Coking Coal, Inc. v. Arkoma Coal Corp.

646 S.W.2d 12 | Ark. | 1983

Per Curiam.

While this case was pending in the Court of Appeals, the appellee moved to dismiss the appeal on the ground that the notice of appeal was not filed within the time allowed by Rule 4 of the Rules of Appellate Procedure. The Court of Appeals transferred the motion to this court under Rule 29 (1) (c).

The final decree was entered on July 14, 1982. On July 26 the appellants filed a motion for a new trial, which under Rule 4 extended the time for filing notice of appeal for 30 days, expiring on August 25. On August 23 or 24 an attorney for the appellants submitted the motion for new trial to the chancellor, who orally denied it. Next, there was a conference telephone call on September 15, participated in by the chancellor and an attorney for each side. During that conference the chancellor stated that since one of the appellants’ attorneys had apparently been unaware that the chancellor had neither taken the motion for new trial under advisement nor set it for hearing within 30 days under Rule 4, the chancellor was going to enter a formal order overruling the motion. That order was entered on September 17. The appellants’ notice of appeal, a jurisdictional requirement, was then filed on September 20.

The motion to dismiss the appeal must be granted. Under Rule 4 (c) the party filing a motion for new trial must present the motion to the court within 30 days, and if the matter cannot be heard within the 30 days the movant must, within those 30 days, request the court to take the matter under advisement or to set a definite date for a hearing. If the court does neither, the motion is deemed to be denied at the expiration of 30 days after its filing — here August 25. Under Rule 4 (d), if the motion is denied by the court or is deemed to have been disposed of, a party desiring to appeal has 10 days from the entry of the order or from the date of the presumed disposition of the motion to file notice of appeal. Here the motion was actually denied on August 24, but the notice of appeal was not filed until September 20.

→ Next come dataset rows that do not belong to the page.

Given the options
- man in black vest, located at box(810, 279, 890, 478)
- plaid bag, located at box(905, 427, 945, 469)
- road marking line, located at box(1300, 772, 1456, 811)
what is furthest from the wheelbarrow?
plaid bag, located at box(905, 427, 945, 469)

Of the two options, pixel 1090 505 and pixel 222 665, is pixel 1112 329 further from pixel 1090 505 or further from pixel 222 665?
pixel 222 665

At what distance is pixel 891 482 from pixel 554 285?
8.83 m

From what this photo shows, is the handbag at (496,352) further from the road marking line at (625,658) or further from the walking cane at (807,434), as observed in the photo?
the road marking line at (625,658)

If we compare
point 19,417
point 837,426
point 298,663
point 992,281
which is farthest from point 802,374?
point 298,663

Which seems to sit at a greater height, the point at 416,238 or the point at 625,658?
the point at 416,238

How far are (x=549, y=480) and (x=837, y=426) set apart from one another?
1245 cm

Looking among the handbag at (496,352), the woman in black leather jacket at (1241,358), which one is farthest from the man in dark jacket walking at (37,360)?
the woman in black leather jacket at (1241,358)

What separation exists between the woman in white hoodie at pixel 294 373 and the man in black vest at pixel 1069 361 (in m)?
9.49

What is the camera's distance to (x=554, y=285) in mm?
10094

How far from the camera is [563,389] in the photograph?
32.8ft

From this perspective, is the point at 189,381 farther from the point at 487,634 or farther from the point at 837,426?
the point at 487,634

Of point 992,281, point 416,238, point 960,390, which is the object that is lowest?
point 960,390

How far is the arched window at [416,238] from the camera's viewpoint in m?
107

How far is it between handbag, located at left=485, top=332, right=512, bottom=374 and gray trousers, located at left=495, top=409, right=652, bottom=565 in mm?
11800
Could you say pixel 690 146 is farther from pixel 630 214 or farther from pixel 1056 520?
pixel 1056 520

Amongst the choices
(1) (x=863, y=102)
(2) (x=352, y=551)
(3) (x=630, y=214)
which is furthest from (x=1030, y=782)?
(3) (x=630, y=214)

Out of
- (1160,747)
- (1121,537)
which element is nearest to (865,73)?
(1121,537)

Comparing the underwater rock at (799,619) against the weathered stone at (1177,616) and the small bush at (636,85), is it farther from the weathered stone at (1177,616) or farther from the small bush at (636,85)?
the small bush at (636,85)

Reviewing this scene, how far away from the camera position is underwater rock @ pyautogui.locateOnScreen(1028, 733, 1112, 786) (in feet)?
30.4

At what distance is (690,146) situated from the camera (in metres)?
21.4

The purpose of Rule 4 is to accelerate the appellate process, not to delay it. In the first case construing the statute permitting the time for filing the notice of appeal to be extended by a motion for new trial, this court said that when the trial court extended the 30-day limitation by taking the motion for new trial under advisement, it was desirable, to avoid the uncertainties of oral testimony, that a docket entry or other written dated record be made. St. Louis SW Ry. v. Farrell, 241 Ark. 707, 409 S.W.2d 341 (1966). More than two years ago the Court of Appeals held, correctly, that the requirement of a written record has become mandatory. Jacobs v. Leilabadi, 267 Ark. 1020, 593 S.W.2d 479 (1980).

If the trial court in the case at bar had done nothing within 30 days after the filing of the motion for new trial, the motion would have been deemed denied, requiring the notice of appeal to be filed within 10 more days. The appellants argue in effect that since the motion was orally denied within the 30 days, they were entitled to wait for weeks or presumably even months before setting the 10-day limitation in motion by having the denial reduced to writing and filed with the clerk. The extension of the 30-day period is plainly for the benefit of the trial judge, who must either take the case under advisement or set a hearing. Its purpose is not to delay the case needlessly. Here, when the chancellor orally denied the motion, counsel could have obtained a written order and filed notice of appeal within the 10 days allowed. Alternatively, counsel could have filed the notice of appeal at once, without waiting for the entry of an order. Wilhelm v. McLaughlin, 228 Ark. 582, 309 S.W.2d 203 (1958). Neither option was exercised.

The appeal is dismissed.

Adkisson, C.J., and Purtle, J., would deny.